*EXTRACT TO READ*.

Tel Aviv, Israel— February 26, 2018 – InspireMD, Inc. (NYSE American: NSPR), a leader in embolic prevention systems (EPS) / thrombus management technologies and neurovascular devices, today announced that it intends to offer and sell, subject to market and other conditions, shares of its common stock in an underwritten public offering. InspireMD also expects to grant the underwriter a 30-day option to purchase additional shares of its common stock to cover over-allotments, if any.
H.C. Wainwright & Co. is acting as the sole book-running manager for the offering. The offering is subject to market and other conditions, and there can be no assurance as to whether or when the offering may be completed, or as to the actual size or terms of the offering.
InspireMD intends to use 15% of the gross proceeds of this offering to redeem the outstanding shares of its Series D Convertible Preferred Stock, and the remainder of the net proceeds of this offering for research and development, capital expenditures, working capital and other general corporate purposes.
A shelf registration statement on Form S-3 relating to the public offering of the shares of common stock described above was filed with the Securities and Exchange Commission (“SEC”) and was declared effective on February 23, 2018. A preliminary prospectus supplement describing the terms of the offering will be filed with the SEC and will form a part of the effective registration statement. Copies of the preliminary prospectus supplement and the accompanying prospectus relating to the offering may be obtained, when available, from H.C. Wainwright & Co., LLC, 430 Park Avenue 3rd Floor, New York, NY 10022, or by calling (646) 975-6996 or by emailing firstname.lastname@example.org or at the SEC’s website at http://www.sec.gov. The final terms of the offering will be disclosed in a final prospectus supplement to be filed with the SEC.

Recorded data
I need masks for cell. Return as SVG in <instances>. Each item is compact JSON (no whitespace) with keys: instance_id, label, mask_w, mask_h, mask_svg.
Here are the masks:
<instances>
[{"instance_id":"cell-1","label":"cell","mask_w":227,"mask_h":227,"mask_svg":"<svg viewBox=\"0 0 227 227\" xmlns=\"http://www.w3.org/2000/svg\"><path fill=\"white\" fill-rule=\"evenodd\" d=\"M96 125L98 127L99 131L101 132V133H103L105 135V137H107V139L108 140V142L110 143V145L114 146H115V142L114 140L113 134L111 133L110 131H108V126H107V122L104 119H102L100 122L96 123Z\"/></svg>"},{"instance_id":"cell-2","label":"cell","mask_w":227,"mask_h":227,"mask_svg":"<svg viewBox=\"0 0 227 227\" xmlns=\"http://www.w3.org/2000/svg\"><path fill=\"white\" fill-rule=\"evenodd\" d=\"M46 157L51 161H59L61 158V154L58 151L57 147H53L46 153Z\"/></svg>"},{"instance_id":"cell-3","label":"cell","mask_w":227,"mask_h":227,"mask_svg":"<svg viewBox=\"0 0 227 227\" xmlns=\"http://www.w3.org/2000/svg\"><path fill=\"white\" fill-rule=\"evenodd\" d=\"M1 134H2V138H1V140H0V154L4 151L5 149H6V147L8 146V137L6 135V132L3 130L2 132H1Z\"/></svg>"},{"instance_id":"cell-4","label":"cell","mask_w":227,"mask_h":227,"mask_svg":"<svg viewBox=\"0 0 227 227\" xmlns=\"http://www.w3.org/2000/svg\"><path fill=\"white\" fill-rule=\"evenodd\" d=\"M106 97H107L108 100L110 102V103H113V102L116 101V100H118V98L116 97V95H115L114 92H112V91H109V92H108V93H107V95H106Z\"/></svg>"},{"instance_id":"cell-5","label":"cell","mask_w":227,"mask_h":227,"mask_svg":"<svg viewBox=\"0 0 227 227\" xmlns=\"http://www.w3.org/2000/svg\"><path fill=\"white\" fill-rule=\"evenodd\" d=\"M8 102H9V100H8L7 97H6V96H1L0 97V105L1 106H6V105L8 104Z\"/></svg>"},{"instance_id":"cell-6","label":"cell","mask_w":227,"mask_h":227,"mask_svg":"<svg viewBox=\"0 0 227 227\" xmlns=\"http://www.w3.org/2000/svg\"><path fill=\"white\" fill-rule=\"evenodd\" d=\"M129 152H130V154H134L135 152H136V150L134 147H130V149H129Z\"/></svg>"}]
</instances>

*BRIEF*. Continue the press release on InspireMD's public stock offering from its last sentence. The data has no connection to the text.

*RESULT OF THE EXERCISE*.
This press release shall not constitute an offer to sell or the solicitation of an offer to buy, nor shall there be any sale of these securities in any state or jurisdiction in which such offer, solicitation or sale would be unlawful prior to registration or qualification under the securities laws of any such state or jurisdiction. Any offer, if at all, will be made only by means of the prospectus supplement and accompanying prospectus forming a part of the effective registration statement.
About InspireMD, Inc.
InspireMD seeks to utilize its proprietary MicroNet™ technology to make its products the industry standard for embolic protection and to provide a superior solution to the key clinical issues of current stenting in patients with a high risk of distal embolization, no reflow and major adverse cardiac events.
InspireMD intends to pursue applications of this MicroNet technology in coronary, carotid (CGuard™), neurovascular, and peripheral artery procedures. InspireMD’s common stock is quoted on the NYSE American under the ticker symbol NSPR and certain warrants are quoted on the NYSE American under the ticker symbol NSPR.WS.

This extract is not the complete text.